Rejoice! Dividend Increases Await

An open letter to the world at large:

“Bank shareholders rejoice.  Pension funds rebound.  Hark, the Globe and Mail comes bearing good news my brothers and sisters.   Yes, the drums beat steady.  The heart skips irregularly.  The palms sweat profusely.  Because soon, soon, the big banks will engage in our society’s number one passtime.  Well yes, of course, I speak of income distribution — from the poor, to the rich, by way of that strange beast we call the “private banks” but which I prefer to think of as the original, most fantastical, most clever public-private partnership (that’s 3P for you folks inside the Queensway) ever devised.  The Globe has all the salacious details here.

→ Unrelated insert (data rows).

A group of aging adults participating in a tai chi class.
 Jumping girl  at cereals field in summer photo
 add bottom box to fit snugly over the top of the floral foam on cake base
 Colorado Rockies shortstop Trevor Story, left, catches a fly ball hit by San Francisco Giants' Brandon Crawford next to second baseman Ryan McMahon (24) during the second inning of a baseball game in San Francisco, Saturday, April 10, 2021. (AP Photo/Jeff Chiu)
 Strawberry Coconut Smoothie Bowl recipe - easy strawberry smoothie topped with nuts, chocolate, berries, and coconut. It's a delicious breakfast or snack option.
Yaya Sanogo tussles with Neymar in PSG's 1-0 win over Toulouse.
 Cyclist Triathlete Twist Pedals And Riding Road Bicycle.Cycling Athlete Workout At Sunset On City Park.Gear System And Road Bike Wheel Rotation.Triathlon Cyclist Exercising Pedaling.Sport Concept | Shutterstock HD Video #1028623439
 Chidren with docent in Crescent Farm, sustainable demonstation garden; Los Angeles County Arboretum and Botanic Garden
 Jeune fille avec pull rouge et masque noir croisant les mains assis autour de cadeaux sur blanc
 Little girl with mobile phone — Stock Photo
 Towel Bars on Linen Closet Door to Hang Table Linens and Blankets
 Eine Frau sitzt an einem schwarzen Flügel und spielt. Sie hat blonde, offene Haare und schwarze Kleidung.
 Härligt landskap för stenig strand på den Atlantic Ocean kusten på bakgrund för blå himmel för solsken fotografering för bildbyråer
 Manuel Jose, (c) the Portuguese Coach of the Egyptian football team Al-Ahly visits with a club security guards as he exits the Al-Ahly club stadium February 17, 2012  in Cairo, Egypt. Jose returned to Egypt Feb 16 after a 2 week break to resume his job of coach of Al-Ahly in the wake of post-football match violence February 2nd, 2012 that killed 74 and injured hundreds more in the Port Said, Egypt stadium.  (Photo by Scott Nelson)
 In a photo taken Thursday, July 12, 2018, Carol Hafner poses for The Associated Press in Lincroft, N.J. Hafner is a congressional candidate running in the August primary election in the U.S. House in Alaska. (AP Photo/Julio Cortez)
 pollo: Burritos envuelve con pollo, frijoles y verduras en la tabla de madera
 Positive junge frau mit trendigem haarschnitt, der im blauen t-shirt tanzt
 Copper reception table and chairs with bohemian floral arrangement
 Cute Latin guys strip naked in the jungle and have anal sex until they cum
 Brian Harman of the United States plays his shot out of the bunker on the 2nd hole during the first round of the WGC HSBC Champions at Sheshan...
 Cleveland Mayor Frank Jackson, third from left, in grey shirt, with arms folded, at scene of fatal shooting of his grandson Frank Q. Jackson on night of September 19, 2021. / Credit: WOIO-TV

But before you or your fund manager hop a plane to personally thank Mr. Nixon et al., might I suggest that you also send a thank you, appropriately stylized for the festive season (oh joy!) with pro forma statements to the effect that your mark-to-market stylings are compliant,  to your friendly member of parliament for it is she or he or it who, through IMPPish slight of hand, has made all this beneficence possible. And to arrive at this conclusion I draw on no less a source than the CD Howe Institute which, through a priceless (hat tip VISA) pairing of incoherence and inattention — such a truly lovely pairing, has in a single publication managed to on the one hand deny the existence of bailouts explicitly while on the other hand make it clear that this is in fact what transpired during those magical moments we now refer to as the financial crisis.  Consider, dear reader, the following:

  • On page i (just before page 1), the Howe notes “While Canada did not experience the same difficulties as other countries, it was hit by the fallout and introduced TBTF-type policies, although there was no bailouts of large banks.”  Oh parachuted sentence fragment.  Such a rough landing.   Might I suggest a warm bath and some silicon salt?
  • Then, on p. 1, the author says : “The bailouts took a variety of forms: (1) government recapitalization of insolvent or non-viable entities,  (2) guarantees (explicit and implicit) to uninsured creditors, (3) special central bank programs to provide liquidity well beyond the typical lender of last resort role, (4) relaxed regulation and supervision of financial institutions as well as (5) special programs to provide direct credit or to facilitate access to credit by households and businesses as banks reduced their lending.`”
  • Later, on p. 1, the author provides a nice overview of the assistance programs from the federal government – look at how many of these efforts “fit” into the bailout definition above: “In Canada, the Bank of Canada expanded its liquidity framework by lengthening terms to maturity of various facilities, expanding the size of its facilities and transactions and expanding the range of counterparties and eligible securities that could be used to acquire liquidity (=3 above). The federal government announced measures intended to improve access to financing for Canadian households and businesses at a potential cost of up to $200 billion (=5).  These initiatives included measures to purchase insured mortgage pools, to buy securities backed by loans and leases on vehicles and equipment and increased resources for the Export Development Corporation (EDC) and the Business Development Bank of Canada, temporary expansion of EDC’s mandate to support financing in the domestic market and “assurance facilities” to provide insurance on the wholesale borrowings of federally and provincially regulated deposit-taking institutions and federally regulated life insurance companies. Finally, the Office of the Superintendent of Financial Institutions relaxed its capital rules to permit a greater use of preferred shares by federally regulated deposit-taking institutions (=4).
  • Q.E.D. : there was a bailout in Canada.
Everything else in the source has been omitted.